| Subject: 18-month-old starts hitting
Question:
Our happy and affectionate 18-month old son, who
doesn't talk but is using some sign language to communicate, has started
hitting his 9-year-old brother, it seems to get his attention. He spends
all his time with either his father or me since we choose to both work
at home and be with him. Sometimes he just walks up and whacks me with a
kitchen tool or toy. No one in our family hits each other. We want to
understand his frustrations and know his intelligence is keen. We want
to figure this out before it gets out of hand.
Name Withheld
Jan's reply:
"Thank you for your letter. I can empathize
with your predicament because I have worked at home since my son was
born. I know how difficult it can be to accomplish a time-consuming task
while a toddler needs your attention!
With the large age difference between your children, it is also likely
that your toddler is feeling frustrated at being unable to keep up with
his much older brother. With this type of unavoidable dilemma, it would
be important to validate his feelings ("You really wish you could
ride the big bike!") and to see that he has plenty of opportunity
to accomplish the things that he can do at this age.
One solution that worked well for me was to hire a
responsible teenager (she was homeschooling, so she was available during
the day) who came to our home to play games and do crafts with our son
while I wrote articles or did housework. (Don't ask her to do
housework, she would be there for your child only! Otherwise
he'll have more of the same frustrations he's having now, asking for
more attention from her.)
A similar solution that also helped was hiring
someone (again, not the same person as the child's helper) to do
occasional housework, freeing me to spend the time I would have given to
housework that day, to give my son the undivided attention he needed. On
the days when you are doing housework, be sure you aren't keeping to
unreasonable housecleaning standards. As the La Leche League leaders
often say, "You won't have a clean house and a happy child on the
same day."
The bottom line is that there just aren't
sufficient hours a day, and energy, to do all three jobs well:
parenting, business tasks, and housework. Something has to give, so it's
important to keep priorities clear. A child's needs must come first;
otherwise, it can escalate to a situation which requires enormous
amounts of time and effort! It's very commendable that you are already
seeking better solutions now.
Jan
Laura adds:
Toddlers are just discovering their own anger, and
the intensity of those feelings can be overwhelming. And they don't yet
have the words to communicate their feelings and needs, which makes it
even more scary for them. I think when they hit, they know they
shouldn't - and they are looking for reassurance that (1) we love them
unconditionally, but also that (2) we'll provide a safe space for them
to have their anger - that we won't allow them to hurt themselves or
others.
I guess what I'm trying to stress is that I think
a toddler can start hitting even if the parent isn't especially
overcommitted and overstressed. No parent can be perfectly available to
the toddler's needs, no matter what their other commitments are, or how
hard they try, particularly if they have more than one child.
But because the toddler's needs are instant and
omnipresent for them, the idea of waiting while Mommy tells someone else
to wait a minute is just too much. (For instance, a couple of times my
younger child has resorted to slapping me.

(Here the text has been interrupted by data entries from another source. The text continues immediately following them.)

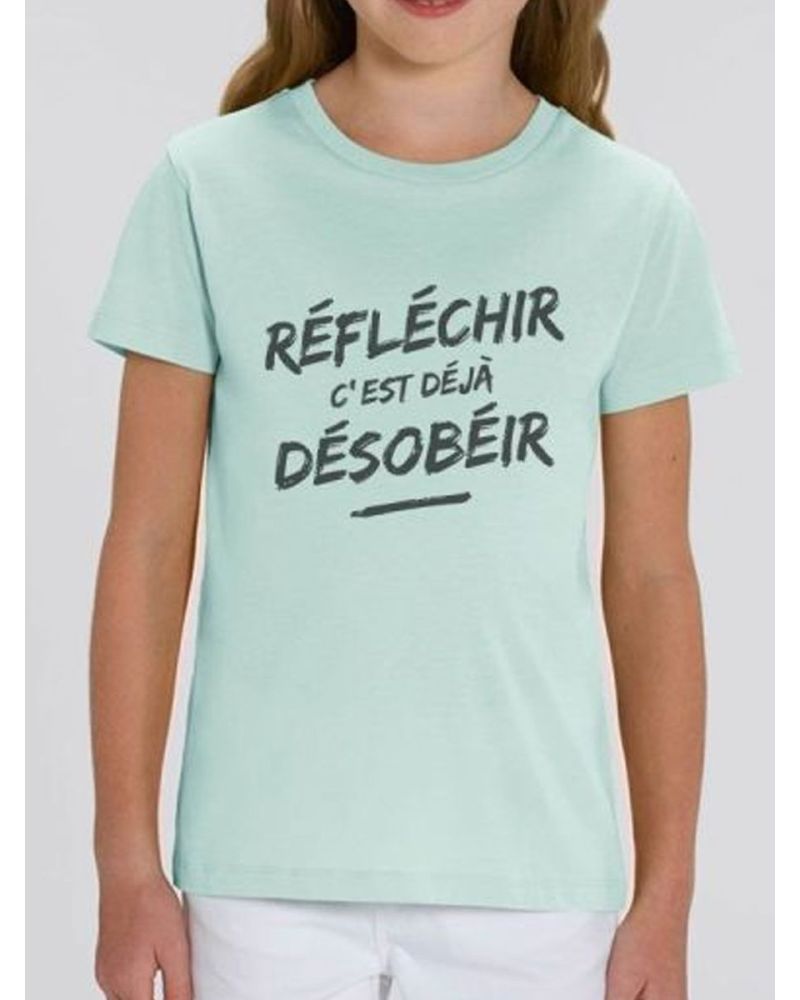Tee shirt enfant "Réfléchir c'est déjà Désobéir"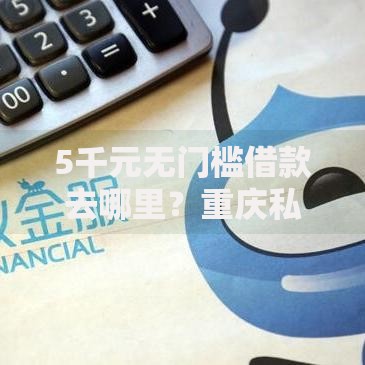 5千元无门槛借款去哪里？重庆私人借贷看这8个平台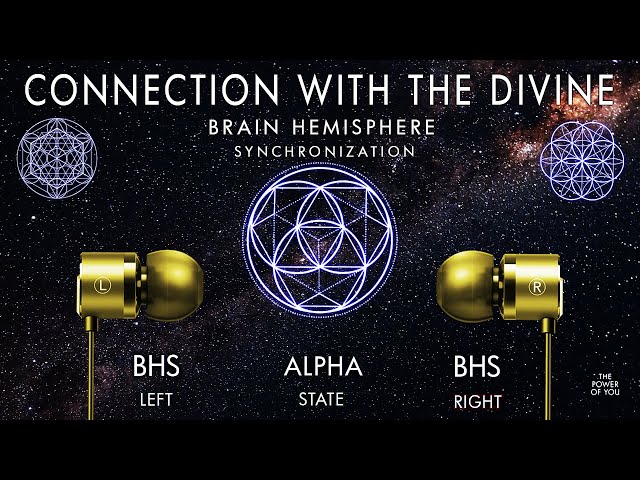Connection With The Divine - 8hr Brain Hemisphere Synchronization (BHS)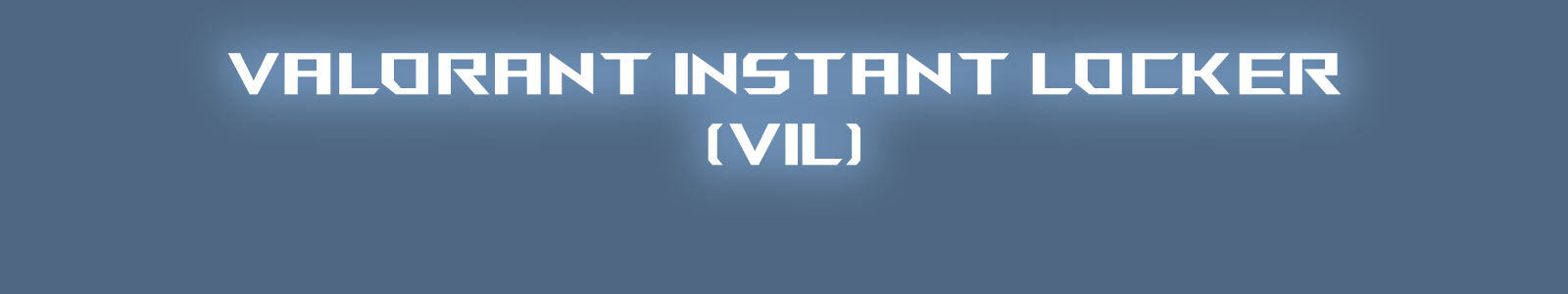 Valorant instant locker (VIL)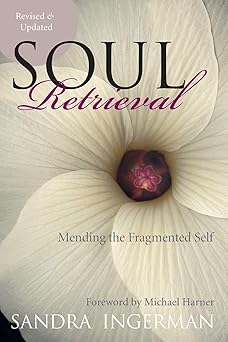 Soul Retrieval Mending the Fragmented Self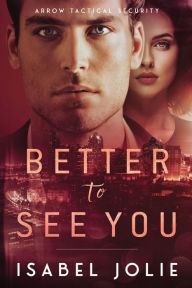 Title: Better to See You, Author: Isabel Jolie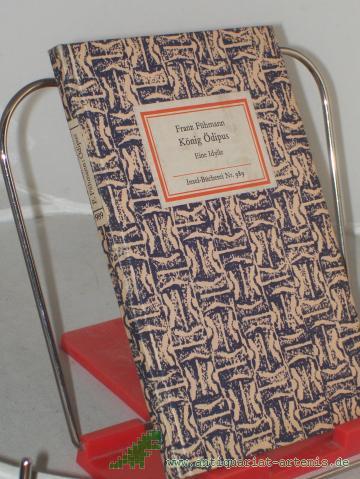 Product image of the product “König Ödipus : eine Idylle / Franz Fühmann ”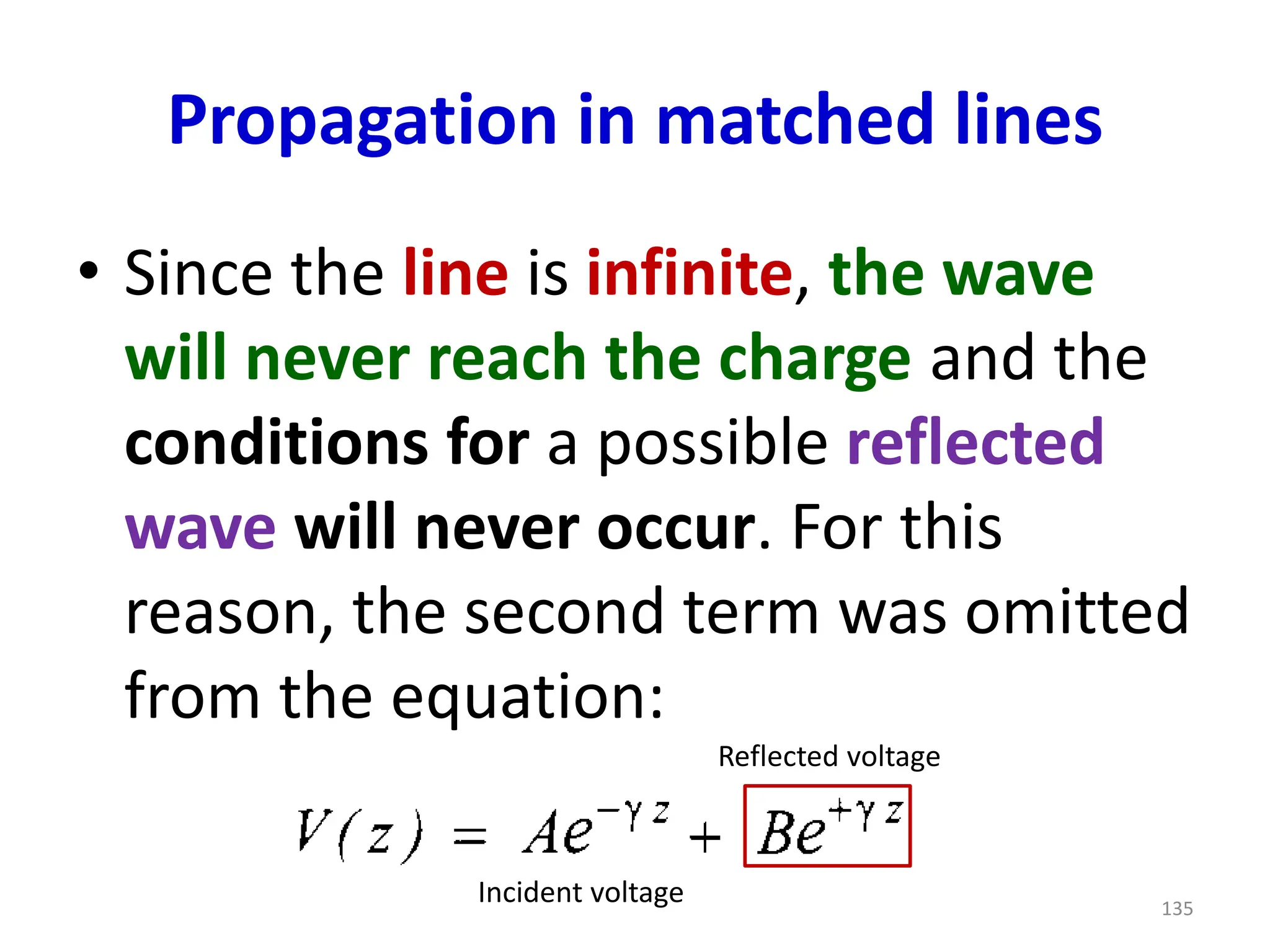 Propagation in matched lines
• Since the line is infinite, the wave
will never reach the charge and the
conditions for a possible reflected
wave will never occur. For this
reason, the second term was omitted
from the equation:
135
Incident voltage
Reflected voltage
 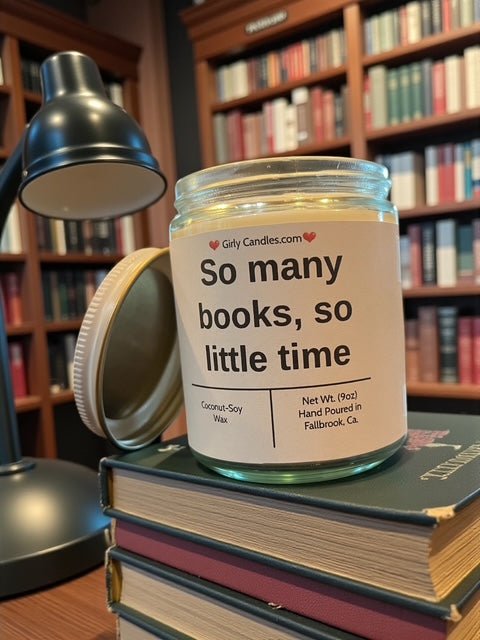 So many books, so little time - Girly Candles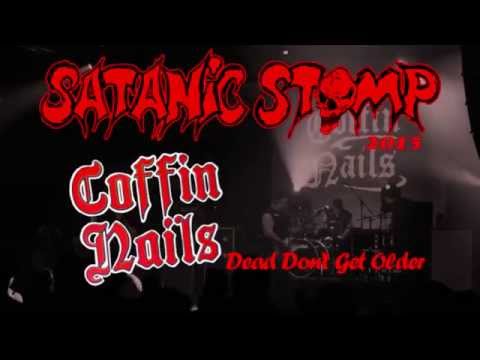 28th SATANIC STOMP • COFFIN NAILS • Dead Don't Get Older • (1080HD)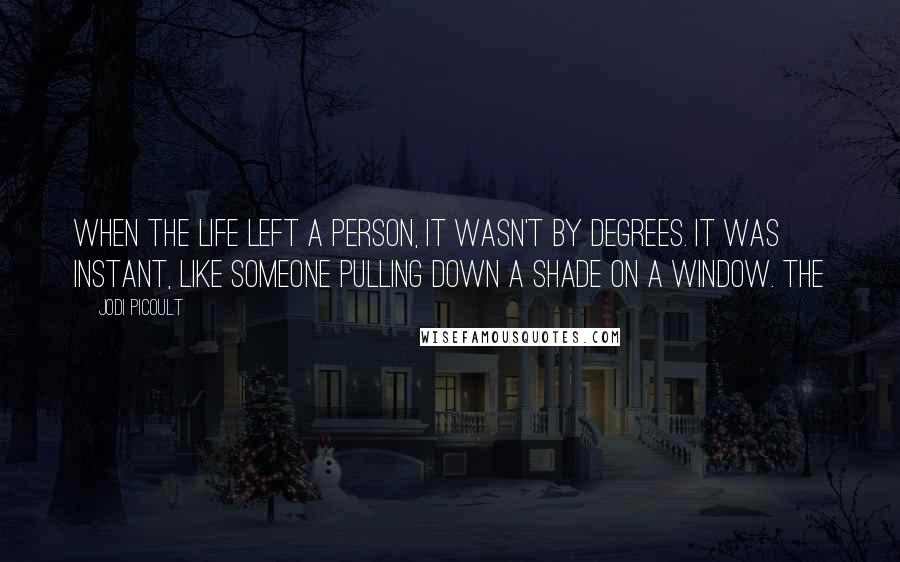 Jodi Picoult Quotes: When the life left a person, it wasn't by degrees. It was instant, like someone pulling down a shade on a window. The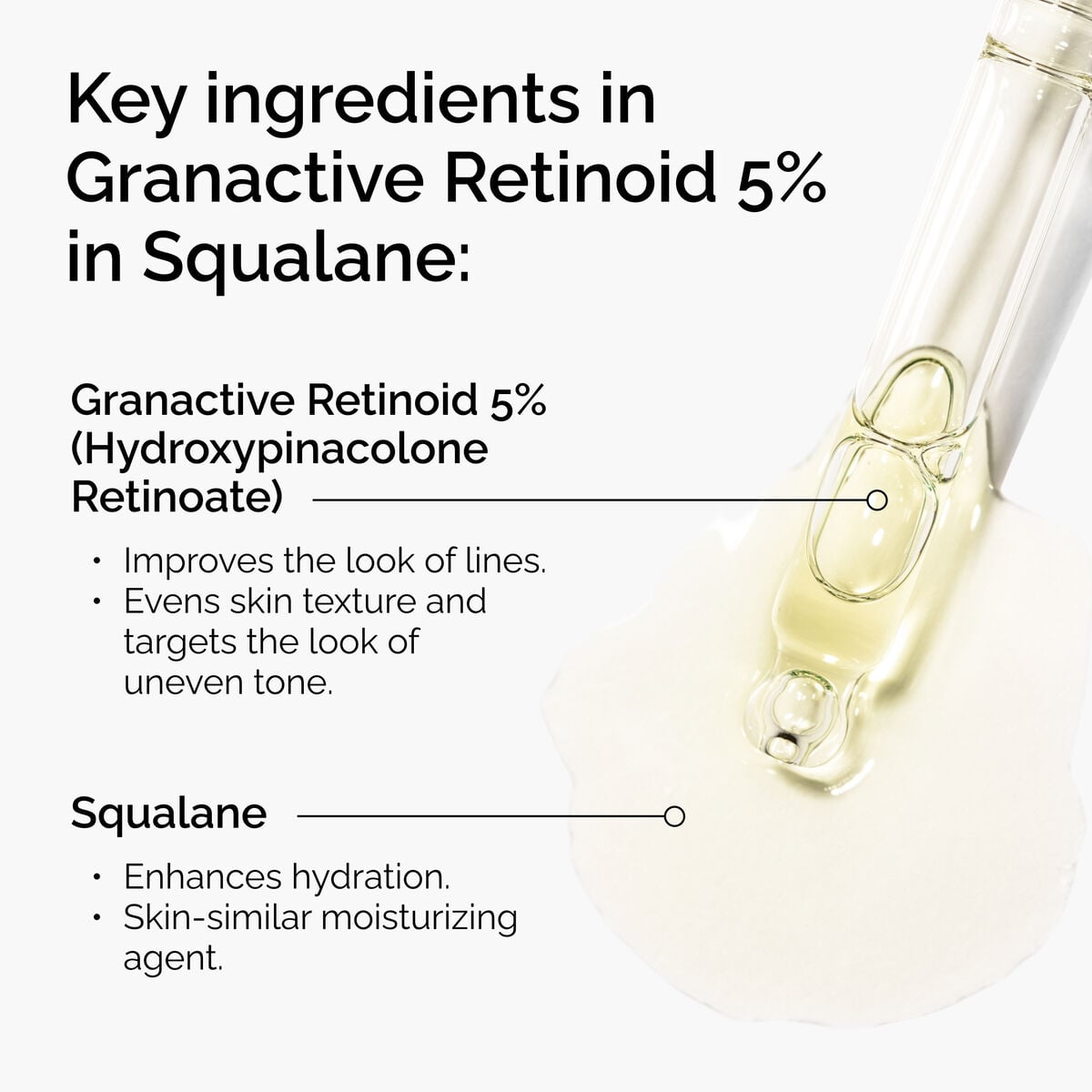 granactive-retinoid-5-in-squalane-i7 FY25-D41247-ORD-Web-PDP-Gran-5pct-Sql-1x1-EN-2.jpg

Both times, I had just picked
her up and at that instant her sister came to me with an urgent need. I
couldn't just ignore her sister, so she became frustrated.)
I think between the ages of two and four the child
is learning how to wait for just a few moments, and this child is right
at the start of that process. His most likely source of frustration is
not getting his parents' (and older brother's) full attention; this
phase is very common among toddlers (especially younger children, who
have to compete for Mommy and Daddy's attention with older siblings).
As long as parents realize the child is almost
certainly frustrated about something and unable to do anything
but "act out" due to lack of verbal skills, and start
responding to the underlying need for more attention, I think things
will be fine. The most helpful responses are (1) lovingly restraining
him from hitting again while reinforcing his feelings of frustration,
(2) telling him hitting hurts and isn't OK, and (3) showing him how to
use gentle touch. As long as the parents work hard to respond to his
need, and gently and consistently work with him to show him safer and
more effective ways of dealing with his anger, he'll quickly get over
it. In our case, my daughter's slapping and knocking phase lasted all of
a few days, and now she's back to her very gentle-touch self.